* **LIST OF TASKS**:
#1 Write out everything from "Later, with Dennis" down to "his bushy mustache)." in the passage on the PhD heritage of NPP.
#2 Go on with the passage on the PhD heritage of NPP, beginning after its final sentence.

* **EXCERPT TO READ**:

· · · ·

The PhD Heritage of NPP
Graduate students joining NPP will join a long a distinguished heritage of PhD study. The Research Department of Neuroscience, Physiology and Pharmacology has origins in the UCL medical school departments of Physiology, Pharmacology and Anatomy which made many contributions to the early development of these academic disciplines.
During the second half of the 20th Century, many important contributions to our fields of study were made by PhD students who began their careers at UCL. Among PhD students from the departments of Physiology and Pharmacology was Donald Jenkinson (Head of Pharmacology, 1983 to 1987) who was a PhD student in the 1950s with Sir Bernard Katz and made the first precise quantitative measurements of the affinity of tubocurarine for acetylcholine receptors of the neuromuscular junction (Jenkinson, 1960; doi: 10.1113/jphysiol.1960.sp006489).
Later, with Dennis Haylett and Neil Castle he made precise measurements of the highly specific block of one class of potassium channels by the honey bee venom peptide, apamin (Castle, Haylett and Jenkinson, 1989, doi:10.1016/0166-2236(89)90137-9). He was a generous and kind Head of Department, (known as ‘the old walrus’ by some of the medical students on account of his bushy mustache).
Paul Fatt was a remarkable PhD student in the Physiology department who studied neuromuscular transmission in the frog with Sir Bernard Katz during his PhD. Paul had studied Biochemistry at University of California Berkeley on the G.I. Bill after serving with the US Army during World War II. In a Physiological Society memoir (Ashmore, 2014, An interview with Paul Fatt) he describes vividly arriving at UCL in the summer of 1948, having travelled by transatlantic liner from the United States, to find very few people in the department!

· · · ·

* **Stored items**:
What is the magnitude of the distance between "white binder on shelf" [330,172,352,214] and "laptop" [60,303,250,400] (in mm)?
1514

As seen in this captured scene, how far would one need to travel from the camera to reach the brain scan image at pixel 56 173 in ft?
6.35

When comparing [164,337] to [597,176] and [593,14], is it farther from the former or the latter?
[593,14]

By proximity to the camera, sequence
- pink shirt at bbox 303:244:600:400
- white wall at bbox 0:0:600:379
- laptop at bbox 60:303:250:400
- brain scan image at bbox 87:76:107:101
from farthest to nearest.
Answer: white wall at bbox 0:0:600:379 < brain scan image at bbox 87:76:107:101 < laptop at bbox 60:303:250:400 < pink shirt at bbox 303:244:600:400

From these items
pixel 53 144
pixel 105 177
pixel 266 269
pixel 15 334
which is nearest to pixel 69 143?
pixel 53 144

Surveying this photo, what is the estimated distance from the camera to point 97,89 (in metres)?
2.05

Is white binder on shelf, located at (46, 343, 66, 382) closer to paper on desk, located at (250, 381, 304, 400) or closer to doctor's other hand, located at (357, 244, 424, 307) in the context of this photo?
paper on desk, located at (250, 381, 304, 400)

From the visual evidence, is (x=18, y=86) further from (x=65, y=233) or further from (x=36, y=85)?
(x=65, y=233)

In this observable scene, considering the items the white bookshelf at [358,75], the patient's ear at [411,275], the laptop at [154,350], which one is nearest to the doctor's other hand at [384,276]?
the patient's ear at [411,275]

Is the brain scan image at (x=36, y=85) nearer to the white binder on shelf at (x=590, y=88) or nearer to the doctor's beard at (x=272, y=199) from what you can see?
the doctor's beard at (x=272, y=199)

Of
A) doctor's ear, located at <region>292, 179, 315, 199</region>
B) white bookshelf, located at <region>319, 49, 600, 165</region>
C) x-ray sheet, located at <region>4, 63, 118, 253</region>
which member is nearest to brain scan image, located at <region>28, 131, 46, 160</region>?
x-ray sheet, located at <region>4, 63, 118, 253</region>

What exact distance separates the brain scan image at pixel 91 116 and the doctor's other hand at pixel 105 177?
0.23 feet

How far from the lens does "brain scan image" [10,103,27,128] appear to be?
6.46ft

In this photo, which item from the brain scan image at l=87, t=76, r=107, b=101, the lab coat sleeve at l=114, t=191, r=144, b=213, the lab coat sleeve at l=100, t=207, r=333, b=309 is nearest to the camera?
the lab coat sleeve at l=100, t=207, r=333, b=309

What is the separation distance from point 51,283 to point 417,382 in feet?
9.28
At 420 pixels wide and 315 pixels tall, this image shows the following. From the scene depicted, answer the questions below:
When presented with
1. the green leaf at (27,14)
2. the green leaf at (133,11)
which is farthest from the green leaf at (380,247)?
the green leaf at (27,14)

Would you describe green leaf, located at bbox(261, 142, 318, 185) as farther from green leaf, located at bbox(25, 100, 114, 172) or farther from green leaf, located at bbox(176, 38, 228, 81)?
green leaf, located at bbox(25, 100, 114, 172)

· · · ·

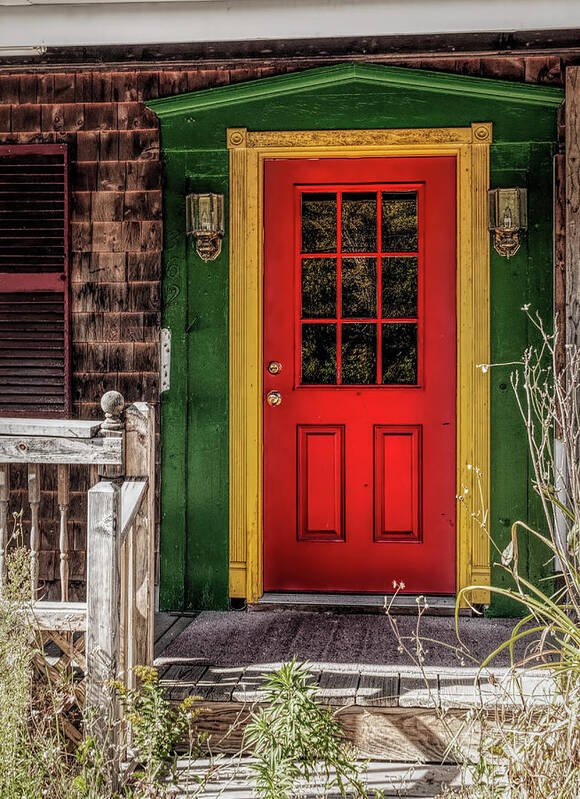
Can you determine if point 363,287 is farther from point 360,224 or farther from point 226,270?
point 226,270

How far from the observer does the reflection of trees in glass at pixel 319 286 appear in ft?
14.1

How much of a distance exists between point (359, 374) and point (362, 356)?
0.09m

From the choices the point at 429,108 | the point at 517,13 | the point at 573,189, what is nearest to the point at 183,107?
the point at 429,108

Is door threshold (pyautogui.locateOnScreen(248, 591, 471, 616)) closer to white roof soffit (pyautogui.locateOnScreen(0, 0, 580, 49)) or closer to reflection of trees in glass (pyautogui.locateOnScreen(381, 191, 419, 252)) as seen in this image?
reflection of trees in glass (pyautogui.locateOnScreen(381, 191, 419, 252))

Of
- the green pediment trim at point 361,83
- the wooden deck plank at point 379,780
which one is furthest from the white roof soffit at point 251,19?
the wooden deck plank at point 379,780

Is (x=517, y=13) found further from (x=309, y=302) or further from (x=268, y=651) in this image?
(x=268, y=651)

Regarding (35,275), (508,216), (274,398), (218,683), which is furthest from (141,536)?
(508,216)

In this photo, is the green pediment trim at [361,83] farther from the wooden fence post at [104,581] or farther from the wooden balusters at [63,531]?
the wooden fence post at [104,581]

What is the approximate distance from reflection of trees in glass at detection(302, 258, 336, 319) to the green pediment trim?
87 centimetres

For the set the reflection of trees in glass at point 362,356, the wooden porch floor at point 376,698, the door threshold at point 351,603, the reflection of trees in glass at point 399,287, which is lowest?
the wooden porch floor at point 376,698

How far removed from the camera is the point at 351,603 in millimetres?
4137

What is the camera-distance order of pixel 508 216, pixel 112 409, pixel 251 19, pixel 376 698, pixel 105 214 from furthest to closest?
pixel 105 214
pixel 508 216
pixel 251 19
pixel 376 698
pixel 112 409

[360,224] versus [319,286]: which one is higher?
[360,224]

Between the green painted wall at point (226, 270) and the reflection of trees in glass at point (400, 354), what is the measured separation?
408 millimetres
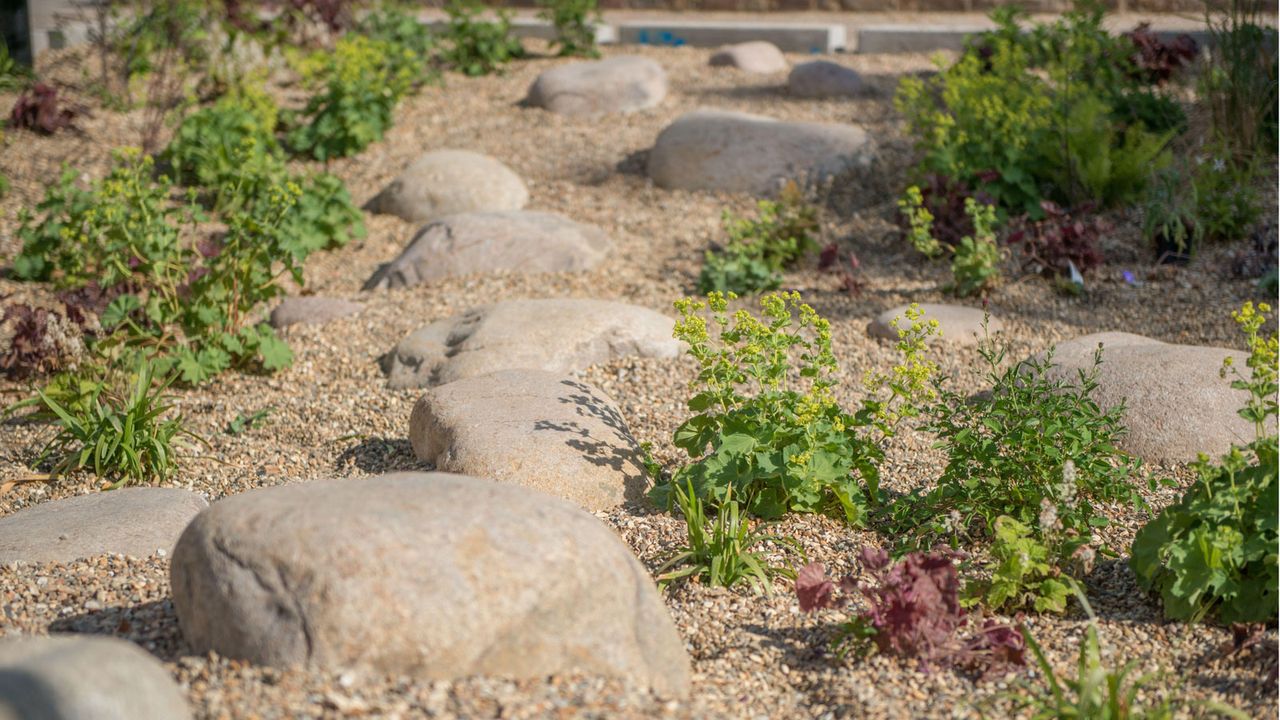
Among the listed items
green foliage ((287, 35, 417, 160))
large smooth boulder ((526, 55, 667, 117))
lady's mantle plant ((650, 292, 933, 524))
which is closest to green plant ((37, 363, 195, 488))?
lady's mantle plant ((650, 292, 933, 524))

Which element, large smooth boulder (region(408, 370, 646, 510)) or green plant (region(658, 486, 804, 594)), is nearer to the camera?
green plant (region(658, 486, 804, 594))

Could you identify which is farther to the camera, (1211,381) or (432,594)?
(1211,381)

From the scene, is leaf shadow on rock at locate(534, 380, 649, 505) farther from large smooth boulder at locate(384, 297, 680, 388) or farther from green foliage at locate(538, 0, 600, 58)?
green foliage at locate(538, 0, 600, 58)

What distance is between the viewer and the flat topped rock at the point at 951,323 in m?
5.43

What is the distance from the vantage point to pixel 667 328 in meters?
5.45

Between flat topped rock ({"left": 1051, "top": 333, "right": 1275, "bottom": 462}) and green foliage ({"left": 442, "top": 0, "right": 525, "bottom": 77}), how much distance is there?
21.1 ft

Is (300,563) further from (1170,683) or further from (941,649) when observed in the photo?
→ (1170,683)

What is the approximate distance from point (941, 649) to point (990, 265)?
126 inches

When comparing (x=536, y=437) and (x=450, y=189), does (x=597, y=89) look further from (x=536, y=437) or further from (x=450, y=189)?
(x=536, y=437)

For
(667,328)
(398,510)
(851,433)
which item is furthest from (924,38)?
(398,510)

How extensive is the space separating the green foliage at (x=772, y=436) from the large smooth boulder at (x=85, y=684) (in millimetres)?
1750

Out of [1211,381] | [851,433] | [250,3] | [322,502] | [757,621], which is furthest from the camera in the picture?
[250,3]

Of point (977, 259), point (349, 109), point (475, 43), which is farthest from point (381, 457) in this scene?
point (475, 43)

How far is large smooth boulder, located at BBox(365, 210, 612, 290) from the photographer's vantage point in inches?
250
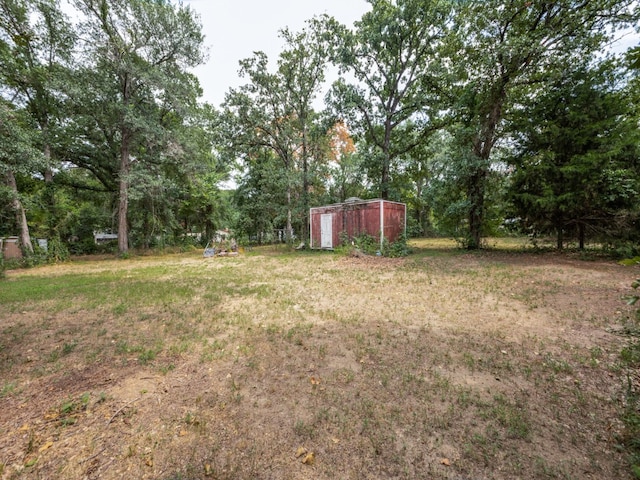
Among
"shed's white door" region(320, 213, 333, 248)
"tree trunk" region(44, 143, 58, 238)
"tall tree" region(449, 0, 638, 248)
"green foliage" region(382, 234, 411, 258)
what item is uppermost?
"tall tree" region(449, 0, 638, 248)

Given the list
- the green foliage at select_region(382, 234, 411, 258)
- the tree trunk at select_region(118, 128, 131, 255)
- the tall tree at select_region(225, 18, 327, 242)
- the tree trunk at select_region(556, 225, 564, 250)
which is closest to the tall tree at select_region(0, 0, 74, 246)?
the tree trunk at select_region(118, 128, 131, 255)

· · · ·

* **ANSWERS TO THE EXERCISE**:
#1
Later, with Dennis Haylett and Neil Castle he made precise measurements of the highly specific block of one class of potassium channels by the honey bee venom peptide, apamin (Castle, Haylett and Jenkinson, 1989, doi:10.1016/0166-2236(89)90137-9). He was a generous and kind Head of Department, (known as ‘the old walrus’ by some of the medical students on account of his bushy mustache).

#2
He was advised to go to Plymouth, where Katz and Hodgkin and Huxley were working together studying squid axon action potentials. There he met Katz and this led to the idea for his PhD, to use the new technique of recording membrane potential using glass microelectrodes to investigate synaptic transmission by studying the endplate potential in frog muscle. Observing the membrane potential recording, Fatt & Katz noticed that there were small blips in the membrane potential (about 1 mV in size) they described as ‘biological noise’.
Others might have overlooked the noise as perhaps due to vibration or originating from their home-made amplifier, but crucially, Fatt & Katz noted that the ‘noise’ was only observed when the microelectrode was inserted in the muscle fibre close to the point of contact between the nerve and the muscle. They had observed, for the first time, a nerve talking to a muscle! These spontaneous, sub-threshold events were due to the release of ‘quanta’ of neurotransmitter acetylcholine from the terminals of the motor nerve.